Review by Ian Keogh
The Hawk Trilogy combines three earlier Assassin’s Creed graphic novels by the French creative team of Eric Corbeyran and Djilalli Defali, Hawk, El Cakr and Leila. They’re a continuation of The Ankh of Isis Trilogy, but this can be read separately with no knowledge of earlier works. The lead character of those stories, Desmond Miles, is briefly seen before being shuffled off into the shadows, allowing for what’s intended as the more charismatic Jonathan Hawk to take the centre stage. It represents a shift from using characters seein in the Assassin’s Creed game.
The talents of both creators are offset by drawbacks, but while there’s been distinct improvement to Defali’s art since he began drawing Assassin’s Creed, the same doesn’t apply to Corbeyran’s writing. He constantly has his cast explaining for the audience’s benefit, is hamfisted when it comes to attempts at romance, and he’ll have people make impossible deductions. Two of these concern a shard broken from the hilt of a dagger, from which allegiance is extrapolated, and later a character has eyesight good enough to spot the dagger the shard came from at night and from a distance. Thankfully other aspects of Corbeyran’s plotting are better. He makes good use of some people’s ability to experience the lives of their ancestors, deals well with repeated betrayal, and comes up with an interesting variation on the machine allowing earlier lives to be experienced.

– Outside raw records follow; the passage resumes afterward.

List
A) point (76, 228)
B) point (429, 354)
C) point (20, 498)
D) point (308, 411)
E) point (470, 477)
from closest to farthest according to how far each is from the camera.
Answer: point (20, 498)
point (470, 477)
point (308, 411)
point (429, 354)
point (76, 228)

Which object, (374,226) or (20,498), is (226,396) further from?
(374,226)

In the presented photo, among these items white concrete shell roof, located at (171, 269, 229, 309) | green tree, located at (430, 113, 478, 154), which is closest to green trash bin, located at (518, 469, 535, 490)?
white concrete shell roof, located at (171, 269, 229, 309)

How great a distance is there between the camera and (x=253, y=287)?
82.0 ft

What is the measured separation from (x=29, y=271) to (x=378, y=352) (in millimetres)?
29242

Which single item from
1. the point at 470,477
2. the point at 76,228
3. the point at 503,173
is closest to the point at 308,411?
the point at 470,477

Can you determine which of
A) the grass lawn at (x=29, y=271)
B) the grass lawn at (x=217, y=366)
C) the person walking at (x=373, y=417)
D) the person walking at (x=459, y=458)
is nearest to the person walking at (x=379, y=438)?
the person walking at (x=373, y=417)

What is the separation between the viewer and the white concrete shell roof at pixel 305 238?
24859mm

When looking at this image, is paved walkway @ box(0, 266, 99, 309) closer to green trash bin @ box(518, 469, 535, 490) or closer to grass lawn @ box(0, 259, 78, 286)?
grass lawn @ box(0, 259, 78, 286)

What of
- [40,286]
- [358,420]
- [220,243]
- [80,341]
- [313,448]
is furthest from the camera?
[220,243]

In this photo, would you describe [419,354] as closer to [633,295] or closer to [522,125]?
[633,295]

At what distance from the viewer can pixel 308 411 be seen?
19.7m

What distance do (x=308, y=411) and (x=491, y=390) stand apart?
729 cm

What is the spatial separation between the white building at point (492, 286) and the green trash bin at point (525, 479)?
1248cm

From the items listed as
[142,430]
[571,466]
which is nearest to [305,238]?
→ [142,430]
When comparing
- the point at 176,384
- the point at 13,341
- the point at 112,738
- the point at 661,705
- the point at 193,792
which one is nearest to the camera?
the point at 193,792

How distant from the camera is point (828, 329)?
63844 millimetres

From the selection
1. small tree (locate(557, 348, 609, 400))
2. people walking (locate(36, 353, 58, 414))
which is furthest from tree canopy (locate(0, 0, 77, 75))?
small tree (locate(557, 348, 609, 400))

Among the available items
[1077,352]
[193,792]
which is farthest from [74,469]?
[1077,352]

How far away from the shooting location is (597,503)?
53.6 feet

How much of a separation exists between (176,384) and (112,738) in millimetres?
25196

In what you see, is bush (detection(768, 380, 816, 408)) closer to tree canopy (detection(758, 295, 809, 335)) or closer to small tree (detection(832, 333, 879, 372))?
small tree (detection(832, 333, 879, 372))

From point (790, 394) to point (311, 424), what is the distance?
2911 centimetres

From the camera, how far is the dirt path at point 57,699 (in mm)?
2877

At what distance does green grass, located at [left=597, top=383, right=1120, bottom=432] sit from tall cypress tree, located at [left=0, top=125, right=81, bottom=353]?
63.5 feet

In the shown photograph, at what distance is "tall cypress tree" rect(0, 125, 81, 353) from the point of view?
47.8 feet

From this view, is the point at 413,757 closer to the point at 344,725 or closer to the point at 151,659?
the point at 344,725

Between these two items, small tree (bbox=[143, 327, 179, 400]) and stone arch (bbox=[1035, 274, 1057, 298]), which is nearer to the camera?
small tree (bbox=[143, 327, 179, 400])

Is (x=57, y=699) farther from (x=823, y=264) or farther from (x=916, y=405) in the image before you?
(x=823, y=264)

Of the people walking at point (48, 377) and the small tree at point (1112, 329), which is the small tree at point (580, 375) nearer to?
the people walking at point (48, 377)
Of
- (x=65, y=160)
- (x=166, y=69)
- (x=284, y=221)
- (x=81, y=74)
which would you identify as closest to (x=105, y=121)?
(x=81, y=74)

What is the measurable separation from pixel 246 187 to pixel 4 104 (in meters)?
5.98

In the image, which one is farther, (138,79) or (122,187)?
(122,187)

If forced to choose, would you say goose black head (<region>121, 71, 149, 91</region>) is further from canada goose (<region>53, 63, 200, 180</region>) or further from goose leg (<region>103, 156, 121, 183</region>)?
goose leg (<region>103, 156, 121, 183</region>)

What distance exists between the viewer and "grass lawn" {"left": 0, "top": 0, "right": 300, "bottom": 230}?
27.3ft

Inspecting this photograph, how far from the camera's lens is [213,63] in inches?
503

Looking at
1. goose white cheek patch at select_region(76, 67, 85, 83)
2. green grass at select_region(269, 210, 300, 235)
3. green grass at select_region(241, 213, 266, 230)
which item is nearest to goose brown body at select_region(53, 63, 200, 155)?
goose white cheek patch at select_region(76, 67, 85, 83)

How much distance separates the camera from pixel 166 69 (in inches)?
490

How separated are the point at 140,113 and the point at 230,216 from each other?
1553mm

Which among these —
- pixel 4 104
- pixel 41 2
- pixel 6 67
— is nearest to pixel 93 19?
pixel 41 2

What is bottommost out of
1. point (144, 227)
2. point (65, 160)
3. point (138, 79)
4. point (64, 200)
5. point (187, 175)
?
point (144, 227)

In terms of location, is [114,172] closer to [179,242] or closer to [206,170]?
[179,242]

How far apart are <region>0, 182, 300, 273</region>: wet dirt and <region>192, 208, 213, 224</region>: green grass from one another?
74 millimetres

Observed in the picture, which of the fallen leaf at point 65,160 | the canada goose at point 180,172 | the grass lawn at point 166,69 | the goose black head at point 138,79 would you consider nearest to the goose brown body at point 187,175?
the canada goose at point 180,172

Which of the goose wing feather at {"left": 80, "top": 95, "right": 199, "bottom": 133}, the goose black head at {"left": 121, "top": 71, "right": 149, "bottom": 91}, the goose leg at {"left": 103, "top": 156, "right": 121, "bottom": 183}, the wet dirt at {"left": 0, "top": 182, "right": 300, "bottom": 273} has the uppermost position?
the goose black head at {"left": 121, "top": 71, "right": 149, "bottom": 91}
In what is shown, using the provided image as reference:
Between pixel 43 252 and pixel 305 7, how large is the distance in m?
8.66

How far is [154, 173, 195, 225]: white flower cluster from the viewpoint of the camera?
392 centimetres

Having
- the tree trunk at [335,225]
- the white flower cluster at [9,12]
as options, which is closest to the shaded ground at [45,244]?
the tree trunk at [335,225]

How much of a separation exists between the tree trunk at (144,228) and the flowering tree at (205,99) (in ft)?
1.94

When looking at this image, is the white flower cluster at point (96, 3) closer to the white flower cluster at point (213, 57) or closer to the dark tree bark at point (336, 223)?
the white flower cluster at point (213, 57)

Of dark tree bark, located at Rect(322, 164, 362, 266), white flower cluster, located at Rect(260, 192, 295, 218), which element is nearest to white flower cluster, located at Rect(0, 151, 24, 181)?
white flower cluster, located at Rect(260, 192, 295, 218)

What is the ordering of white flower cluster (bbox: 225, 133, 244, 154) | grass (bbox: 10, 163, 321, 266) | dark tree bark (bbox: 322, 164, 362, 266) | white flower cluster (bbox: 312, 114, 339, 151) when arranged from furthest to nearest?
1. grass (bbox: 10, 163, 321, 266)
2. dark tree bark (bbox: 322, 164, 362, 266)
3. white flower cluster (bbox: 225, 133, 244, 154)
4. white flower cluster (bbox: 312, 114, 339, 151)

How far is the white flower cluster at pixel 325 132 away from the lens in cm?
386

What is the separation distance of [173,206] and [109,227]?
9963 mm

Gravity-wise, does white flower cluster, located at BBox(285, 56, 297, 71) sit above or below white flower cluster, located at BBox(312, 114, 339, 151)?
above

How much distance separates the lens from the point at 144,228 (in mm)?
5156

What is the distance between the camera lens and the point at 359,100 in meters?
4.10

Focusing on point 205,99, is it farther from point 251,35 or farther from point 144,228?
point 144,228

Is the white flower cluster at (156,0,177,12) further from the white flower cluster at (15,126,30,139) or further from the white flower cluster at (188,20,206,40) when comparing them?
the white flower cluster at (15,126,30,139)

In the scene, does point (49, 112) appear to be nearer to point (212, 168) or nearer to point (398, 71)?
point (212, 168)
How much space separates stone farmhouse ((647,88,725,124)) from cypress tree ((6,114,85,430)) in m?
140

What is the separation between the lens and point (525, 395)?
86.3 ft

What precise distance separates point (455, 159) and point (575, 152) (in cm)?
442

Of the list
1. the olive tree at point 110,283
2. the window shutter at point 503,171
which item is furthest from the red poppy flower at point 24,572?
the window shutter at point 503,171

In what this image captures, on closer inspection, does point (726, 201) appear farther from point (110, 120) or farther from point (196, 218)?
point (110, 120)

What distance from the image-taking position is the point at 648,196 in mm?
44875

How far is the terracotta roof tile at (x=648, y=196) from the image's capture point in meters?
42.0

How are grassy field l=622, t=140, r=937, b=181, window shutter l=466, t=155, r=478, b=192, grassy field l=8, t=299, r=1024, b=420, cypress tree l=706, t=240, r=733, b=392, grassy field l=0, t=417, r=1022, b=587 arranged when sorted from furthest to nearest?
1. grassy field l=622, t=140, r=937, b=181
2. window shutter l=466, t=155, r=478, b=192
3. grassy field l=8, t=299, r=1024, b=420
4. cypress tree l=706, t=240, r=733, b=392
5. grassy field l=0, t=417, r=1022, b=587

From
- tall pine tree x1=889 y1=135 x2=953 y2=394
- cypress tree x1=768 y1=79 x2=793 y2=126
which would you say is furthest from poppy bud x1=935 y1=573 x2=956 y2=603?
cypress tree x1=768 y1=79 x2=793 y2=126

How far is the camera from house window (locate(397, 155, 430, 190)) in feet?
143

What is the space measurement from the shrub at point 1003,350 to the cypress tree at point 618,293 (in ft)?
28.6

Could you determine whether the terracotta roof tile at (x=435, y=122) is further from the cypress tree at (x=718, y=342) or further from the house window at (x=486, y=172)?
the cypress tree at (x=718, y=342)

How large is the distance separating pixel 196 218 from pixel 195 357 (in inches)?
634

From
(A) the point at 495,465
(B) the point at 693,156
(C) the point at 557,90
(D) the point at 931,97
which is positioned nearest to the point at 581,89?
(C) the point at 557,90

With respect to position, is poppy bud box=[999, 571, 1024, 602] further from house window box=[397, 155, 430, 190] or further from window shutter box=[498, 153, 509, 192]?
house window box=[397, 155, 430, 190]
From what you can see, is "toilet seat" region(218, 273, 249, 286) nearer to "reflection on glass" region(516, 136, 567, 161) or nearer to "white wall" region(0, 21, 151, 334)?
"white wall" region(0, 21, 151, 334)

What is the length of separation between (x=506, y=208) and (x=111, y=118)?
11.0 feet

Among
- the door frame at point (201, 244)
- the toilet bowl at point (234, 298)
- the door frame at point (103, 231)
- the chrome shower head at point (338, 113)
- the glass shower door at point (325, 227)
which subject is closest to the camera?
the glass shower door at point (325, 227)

Defali’s strengths are design and scenery, and they carry these stories a long way, because no matter how many pages of explanation from Corbeyran interrupt, the needs of viewing the past ensure we’re never too far away from another sumptuous scene. The sample art is the opening page, filled with detail and reflecting the game as the Assassin makes his way through town unseen. Defali’s also good with technology, but people are his weakness. They’re nowhere near as poorly drawn as in the opening graphic novels, and the really dodgy looking figure is now the exception instead of the norm, but when the page is turned to arrive at one of these, a wince still occurs.
Hawk is meant to be suave and idealised, yet never convinces as such, but as long as Corbeyran steers him away from women he works as a wooden action hero. There’s a far greater likeability to El Cakr in fourteenth century Egypt, who has the easy rogueish charm Hawk aspires to, and his encounters are the more interesting aspects of the plot. In past and present the search is for the Sceptre of Aset, with both the Assassins and the Templars on the hunt. Corbeyran switches between their plans and the past well, and while some items in the earlier pages may seem entirely random, one being the robbery of an eye, their purpose is eventually revealed. Too many plot shortcuts, clumsy explanations and strange looking people mean The Hawk Trilogy isn’t the thriller it’s intended to be, but it’s a step up from The Ankh of Isis Trilogy.
Assassin’s Creed creators Ubisoft gave up on Corbeyran and Defali after this, and future graphic novels were the work of American creators. Start with The Fall and the The Chain.